Due to the increased chance of exposure to patients with VPDs and their presentation
in the head and neck, it is recommended that otolaryngologists familiarize themselves
with these disease processes, their treatment, and the agencies involved in reporting
occurrences. Each state and country maintains its own set of reportable diseases and
mandates reporting to the respective department of health. Physicians should familiarize
themselves with reportable diseases in their state of practice and identify the forms
necessary for notification. The VPDs discussed in this article are included on most
state's reportable disease lists.
The misconception is often that these diseases only present in young unvaccinated
children. The recent 2015 measles outbreak in California showed that 40% of the intentionally
unvaccinated patients who contracted measles were adults.[47] Similarly, recent outbreaks of mumps in college campuses are primarily affecting
students in their late teens and early twenties. However, certain VPDs are more likely
to present in early childhood. Children under the age of 18 comprise 30–35% of the
patient population of general otolaryngologists and most children receiving otolaryngologic
care in the US receive care from a general otolaryngologist.[48]
While the likelihood that an individual otolaryngologist will see one of these VPDs
is small, as global mobility increases and social changes affect the number of patients
choosing not to vaccinate, exposure may increase with time.
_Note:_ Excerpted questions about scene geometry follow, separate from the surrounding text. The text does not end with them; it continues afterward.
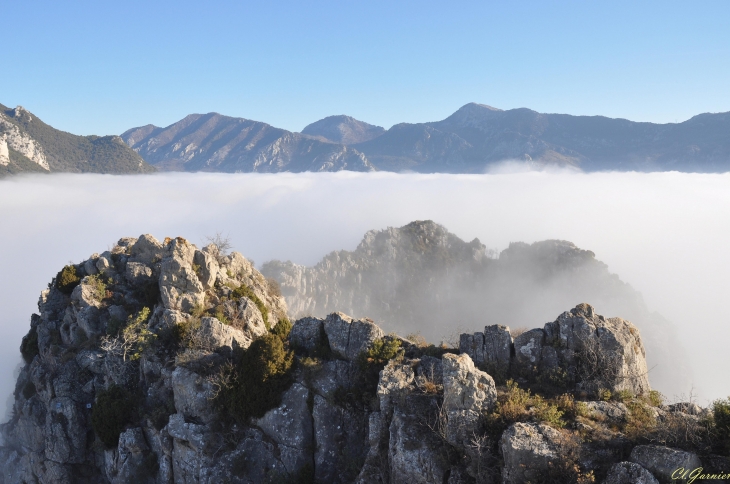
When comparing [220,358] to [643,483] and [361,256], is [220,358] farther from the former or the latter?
[361,256]

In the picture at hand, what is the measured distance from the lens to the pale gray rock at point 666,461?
10.1 m

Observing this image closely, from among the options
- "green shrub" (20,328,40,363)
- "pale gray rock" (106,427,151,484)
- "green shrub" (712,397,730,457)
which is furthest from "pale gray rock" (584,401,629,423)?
"green shrub" (20,328,40,363)

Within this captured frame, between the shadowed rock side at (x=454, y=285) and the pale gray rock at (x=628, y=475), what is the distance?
3958 inches

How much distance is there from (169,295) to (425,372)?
48.4 feet

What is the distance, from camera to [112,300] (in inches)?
954

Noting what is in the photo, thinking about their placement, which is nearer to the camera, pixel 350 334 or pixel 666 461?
pixel 666 461

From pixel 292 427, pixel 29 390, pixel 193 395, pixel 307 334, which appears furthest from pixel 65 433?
pixel 307 334

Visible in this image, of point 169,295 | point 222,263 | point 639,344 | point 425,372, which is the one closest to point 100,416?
point 169,295

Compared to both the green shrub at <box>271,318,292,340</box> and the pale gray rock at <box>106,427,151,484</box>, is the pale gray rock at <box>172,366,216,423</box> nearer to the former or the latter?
the pale gray rock at <box>106,427,151,484</box>

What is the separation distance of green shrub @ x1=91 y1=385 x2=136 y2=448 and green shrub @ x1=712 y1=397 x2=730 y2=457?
22950 millimetres

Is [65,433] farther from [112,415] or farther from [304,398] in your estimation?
[304,398]

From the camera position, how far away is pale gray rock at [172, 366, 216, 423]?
1736cm

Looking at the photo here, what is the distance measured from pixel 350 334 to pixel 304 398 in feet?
11.6

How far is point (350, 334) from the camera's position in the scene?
61.8ft
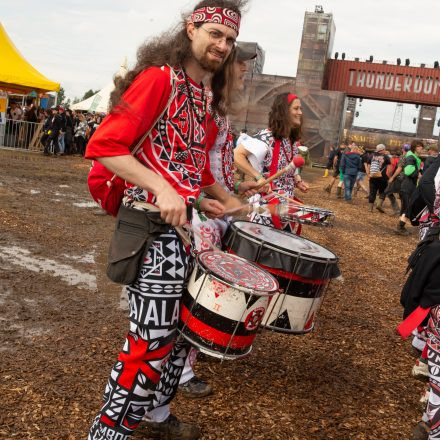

With this increased likelihood
of exposure, otolaryngologists need to be aware of the variable presentations of these
diseases and include them in their differential diagnosis where appropriate.
While the majority of work otolaryngologists perform is in the diagnosis and management
of diseases of the head and neck, they do play a role in disease prevention by recommending
vaccinations. Otolaryngologists often recommend immunization for influenza to prevent
recurrent ear and sinus infections in susceptible populations. They also recommend
pneumococcal vaccinations to prevent increased risk of meningitis in patients undergoing
cochlear implantation. More recently, otolaryngologists are playing a larger role
in recommending HPV vaccines to prevent oropharyngeal cancer. Data consistently suggests
that the more patients and families are encouraged to vaccinate, the more likely they
are to actually undergo vaccinations.[49] As part of the medical community, otolaryngologists who treat children and adults
should encourage routine vaccinations.